Texto:
28 de junio de 2000

El futuro de la computación

por Martín Bonfil Olivera
(Publicado en Humanidades,
periódico de la Dirección de Humanidades de la UNAM,
el 28 de junio de 2000)

No hay duda de que vivimos la era de la computación. Los avances en este campo no sólo han sido más acelerados que en ninguna otra área del desarrollo humano, sino que se trata de un cambio cualitativo. Por primera vez, el hombre tiene a su disposición una herramienta que puede competir –tal vez, para evitar amarillismos, sería mejor decir que “está a la altura”– de su cerebro.

La computadora no es sólo una máquina. Con la programación adecuada, una computadora puede convertirse en cualquier máquina que necesitemos, con la única limitación de que sólo puede trabajar con información.

Dije limitación, pero debería corregir: por ser, al igual que el cerebro, una máquina que procesa información, la computadora puede en principio simular cualquier cosa (máquina, proceso, situación). Esto hace que en un sentido pueda convertirse, así sea en un sentido virtual, en cualquier cosa (una fábrica, una tormenta, un ser vivo, una sociedad, una epidemia, un motor... ¡incluso puede simularse una computadora dentro de otra!)

Objetivo: ¿En qué periódico se publicó el texto sobre el futuro de la computación?

Listado del material:
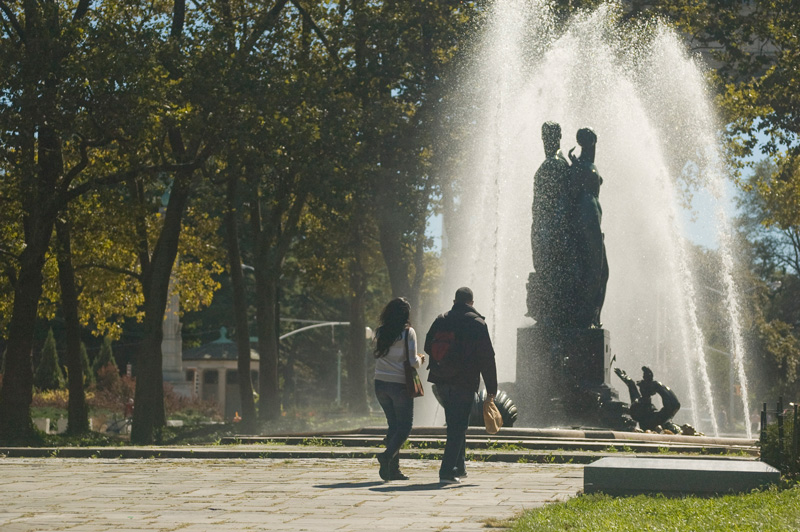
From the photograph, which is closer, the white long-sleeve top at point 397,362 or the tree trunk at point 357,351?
the white long-sleeve top at point 397,362

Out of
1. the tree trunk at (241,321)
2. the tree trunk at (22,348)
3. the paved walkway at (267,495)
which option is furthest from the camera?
the tree trunk at (241,321)

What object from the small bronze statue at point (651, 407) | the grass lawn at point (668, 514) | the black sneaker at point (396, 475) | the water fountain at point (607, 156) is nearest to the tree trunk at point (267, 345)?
the water fountain at point (607, 156)

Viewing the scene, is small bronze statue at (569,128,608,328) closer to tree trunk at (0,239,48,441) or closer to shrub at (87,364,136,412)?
tree trunk at (0,239,48,441)

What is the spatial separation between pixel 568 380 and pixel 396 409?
7.71m

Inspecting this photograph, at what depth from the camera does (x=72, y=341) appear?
95.2 feet

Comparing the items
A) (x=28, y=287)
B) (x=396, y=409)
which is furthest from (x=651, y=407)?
(x=28, y=287)

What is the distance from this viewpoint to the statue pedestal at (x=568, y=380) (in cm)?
1836

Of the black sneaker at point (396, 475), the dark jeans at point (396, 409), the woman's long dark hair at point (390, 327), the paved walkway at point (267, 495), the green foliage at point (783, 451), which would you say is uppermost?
the woman's long dark hair at point (390, 327)

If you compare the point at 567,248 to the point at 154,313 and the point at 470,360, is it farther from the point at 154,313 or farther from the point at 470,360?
the point at 154,313

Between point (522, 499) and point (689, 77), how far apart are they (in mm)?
24556

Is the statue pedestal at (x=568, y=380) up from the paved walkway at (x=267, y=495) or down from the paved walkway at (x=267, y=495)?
up

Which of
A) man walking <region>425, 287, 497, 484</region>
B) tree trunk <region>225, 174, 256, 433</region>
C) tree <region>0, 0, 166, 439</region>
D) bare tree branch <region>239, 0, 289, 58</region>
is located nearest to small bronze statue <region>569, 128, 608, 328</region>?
man walking <region>425, 287, 497, 484</region>

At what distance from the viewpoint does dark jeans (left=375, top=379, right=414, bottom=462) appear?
11.1 m

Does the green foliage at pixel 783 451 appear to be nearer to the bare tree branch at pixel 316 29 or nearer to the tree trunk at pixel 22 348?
the tree trunk at pixel 22 348
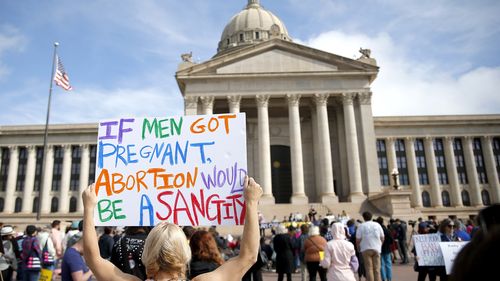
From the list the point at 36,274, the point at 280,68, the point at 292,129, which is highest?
the point at 280,68

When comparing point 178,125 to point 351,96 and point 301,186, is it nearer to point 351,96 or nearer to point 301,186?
point 301,186

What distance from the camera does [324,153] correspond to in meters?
39.2

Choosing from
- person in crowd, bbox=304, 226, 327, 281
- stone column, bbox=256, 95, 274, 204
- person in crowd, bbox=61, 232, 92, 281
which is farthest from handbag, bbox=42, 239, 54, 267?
stone column, bbox=256, 95, 274, 204

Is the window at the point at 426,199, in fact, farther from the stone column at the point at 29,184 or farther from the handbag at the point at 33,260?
→ the stone column at the point at 29,184

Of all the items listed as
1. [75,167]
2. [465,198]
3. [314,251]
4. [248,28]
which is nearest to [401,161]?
[465,198]

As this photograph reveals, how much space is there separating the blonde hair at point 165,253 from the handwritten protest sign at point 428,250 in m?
6.46

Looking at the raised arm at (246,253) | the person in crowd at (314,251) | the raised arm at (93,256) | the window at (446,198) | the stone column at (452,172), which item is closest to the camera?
the raised arm at (246,253)

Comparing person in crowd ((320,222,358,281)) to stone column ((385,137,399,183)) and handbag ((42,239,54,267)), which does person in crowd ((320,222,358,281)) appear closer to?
handbag ((42,239,54,267))

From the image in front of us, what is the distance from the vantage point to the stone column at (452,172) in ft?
171

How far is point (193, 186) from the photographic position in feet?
13.7

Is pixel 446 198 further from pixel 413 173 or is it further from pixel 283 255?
pixel 283 255

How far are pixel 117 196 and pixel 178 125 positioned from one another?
1.03m

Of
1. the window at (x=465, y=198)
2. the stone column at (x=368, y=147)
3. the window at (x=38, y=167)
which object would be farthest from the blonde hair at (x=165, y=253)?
the window at (x=38, y=167)

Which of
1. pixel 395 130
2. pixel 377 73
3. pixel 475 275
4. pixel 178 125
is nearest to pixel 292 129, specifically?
pixel 377 73
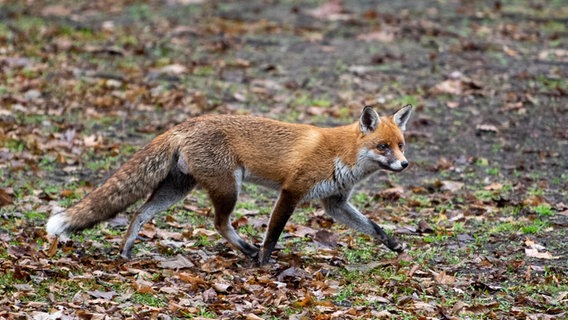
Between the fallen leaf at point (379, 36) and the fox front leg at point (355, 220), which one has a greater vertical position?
the fox front leg at point (355, 220)

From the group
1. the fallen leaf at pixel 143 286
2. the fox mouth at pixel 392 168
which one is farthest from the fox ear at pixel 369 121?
the fallen leaf at pixel 143 286

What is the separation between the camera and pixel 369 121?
8.63m

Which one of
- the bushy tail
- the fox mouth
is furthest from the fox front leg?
the bushy tail

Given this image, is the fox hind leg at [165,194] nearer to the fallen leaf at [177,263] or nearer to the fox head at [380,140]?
the fallen leaf at [177,263]

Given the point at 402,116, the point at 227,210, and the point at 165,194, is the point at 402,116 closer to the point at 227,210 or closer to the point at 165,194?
the point at 227,210

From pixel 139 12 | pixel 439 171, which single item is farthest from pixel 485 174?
pixel 139 12

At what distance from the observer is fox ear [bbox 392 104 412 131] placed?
28.7 feet

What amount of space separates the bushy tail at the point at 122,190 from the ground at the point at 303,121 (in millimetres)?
310

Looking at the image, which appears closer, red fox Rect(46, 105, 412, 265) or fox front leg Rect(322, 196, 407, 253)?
red fox Rect(46, 105, 412, 265)

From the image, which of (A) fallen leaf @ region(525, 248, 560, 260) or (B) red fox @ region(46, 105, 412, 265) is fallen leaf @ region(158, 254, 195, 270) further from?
(A) fallen leaf @ region(525, 248, 560, 260)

Respuesta a continuación: En Humanidades, periódico de la Dirección de Humanidades de la UNAM.